November in the garden

BLOOMER: ‘Pat Austin’ flowers all summer in our front garden. Picture: Kim Woods Rabbidge
苏州美甲美睫培训学校

Everything’s coming up roses! No other flower has been responsible for so many quotes, so much admiration or such interesting history. This year we are seeing our roses perform at their best, thanks to bountiful winter and spring rain.

BY ANY OTHER NAME: ‘Frulingsgold’ is the first rose to flower in our garden. Picture: Elton Squires

Most of my roses are a little later flowering than usual, following a series of frosts through until the night after Melbourne Cup. First to bloom were the simple, old fashioned roses, bred in the northern hemisphere and adapted to cold conditions.

‘Frulingsgold’ and ‘Stanwell Perpetual’ began the display in mid October, closely followed by the climbing Noisettes, ‘Desperez de Fleur Jaune’ and ‘Mme Alfred Carriere’.

Modern roses like the popular ‘Iceberg’ and the many deliciously scented David Austin roses flower later but reward us with almost continual blooms all summer.

To understand more about different rose varieties and see how they perform in our climate, I’d recommend a visit to the Heritage Rose Garden at Saumarez Homestead in Armidale. It is open every day with a self-guided brochure available from the ticket office. All roses are catalogued and identified.

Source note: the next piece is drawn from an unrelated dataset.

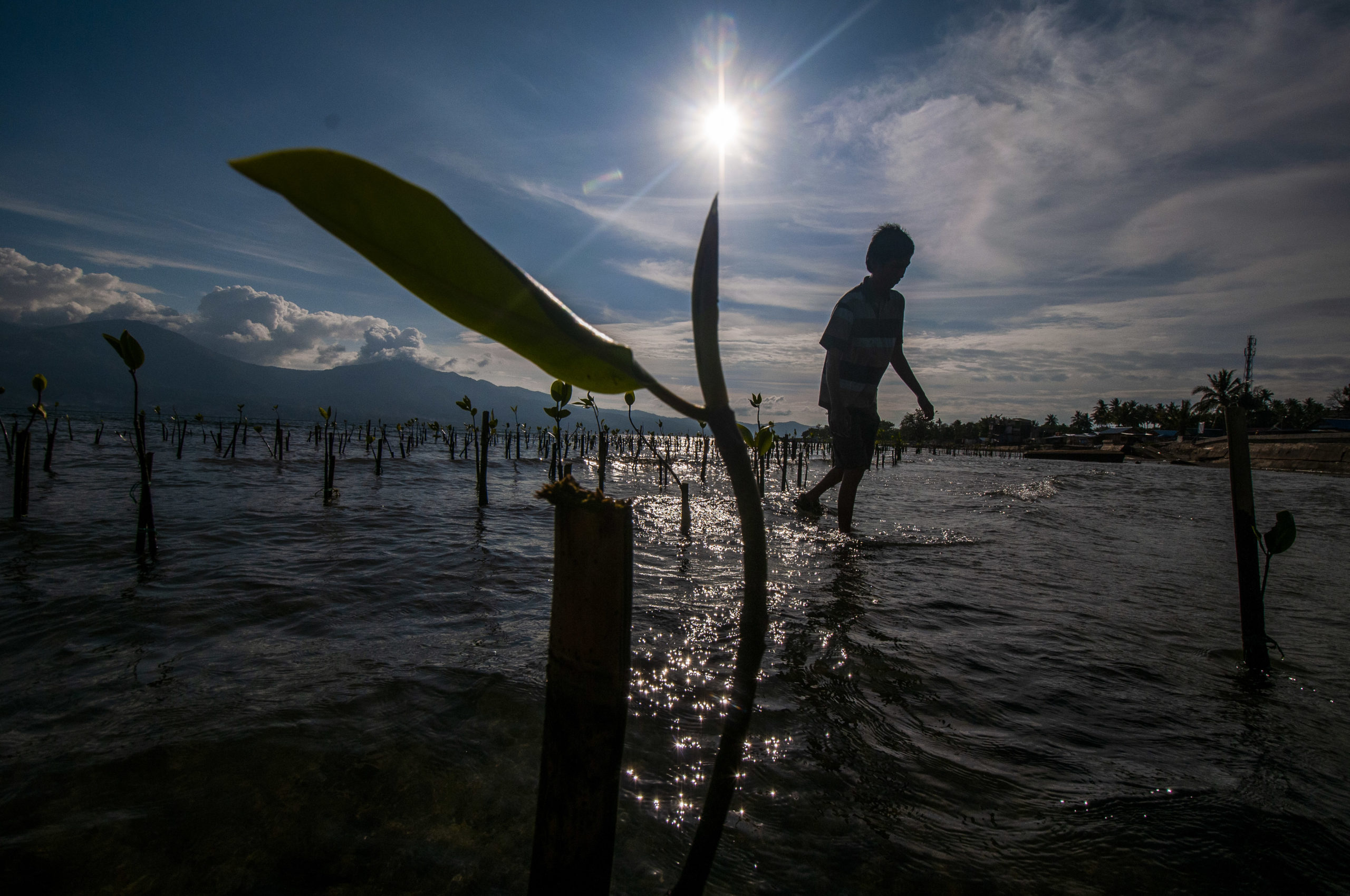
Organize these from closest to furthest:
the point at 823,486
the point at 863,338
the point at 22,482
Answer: the point at 22,482 → the point at 863,338 → the point at 823,486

I gave up spraying my roses a few years ago. They seem to be just as healthy and I’m willing to turn a blind eye to a few aphid chewed buds or black spotted leaves rather than spend a couple of hours every week or so togged up in a mask and goggles waging chemical warfare in the garden. I do spray with Lime Sulphur after pruning and then rely on keeping the roses as healthy and robust as possible to ward of disease.

Potassium (chemical symbol K) is one ingredient that really helps roses, and all flowering plants, keep up their strength. It is available either as a soluble feed or in combination specialist rose fertilisers or added to commercial pelletised poultry manure. I apply this when flowering begins and again in mid-summer when I do a prune and tidy up.

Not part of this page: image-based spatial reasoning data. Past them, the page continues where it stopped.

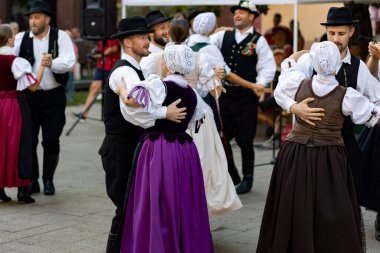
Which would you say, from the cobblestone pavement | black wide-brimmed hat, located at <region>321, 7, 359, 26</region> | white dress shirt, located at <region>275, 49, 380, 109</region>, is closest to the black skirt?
the cobblestone pavement

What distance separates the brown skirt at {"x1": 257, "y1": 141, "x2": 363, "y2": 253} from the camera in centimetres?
503

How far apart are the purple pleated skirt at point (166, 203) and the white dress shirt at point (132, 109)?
14cm

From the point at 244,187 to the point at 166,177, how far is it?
3310 mm

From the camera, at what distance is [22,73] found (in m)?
7.40

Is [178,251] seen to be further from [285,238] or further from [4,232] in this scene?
[4,232]

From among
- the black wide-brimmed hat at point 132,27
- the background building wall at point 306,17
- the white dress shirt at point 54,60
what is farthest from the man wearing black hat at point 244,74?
the background building wall at point 306,17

Roses that only flower once a year, like the popular climber ‘Albertine” or many of the old-fashioned roses are best pruned now rather than in winter.

Roses may be the stars of the show, but many other flowers make a splendid chorus line. Aquilegias provided the overture here.

I’ve resisted buying many of the interesting hybrid cultivars in varied colours for fear they disappear through cross breeding with the old standard pink and purple ones that have colonised my garden.

These were given to me by a gardening friend who is sadly no longer with us and remind me of her every spring.

Thriving equally well this year are the Lunaria which turn a luminous white and continue to decorate thegarden right through winter.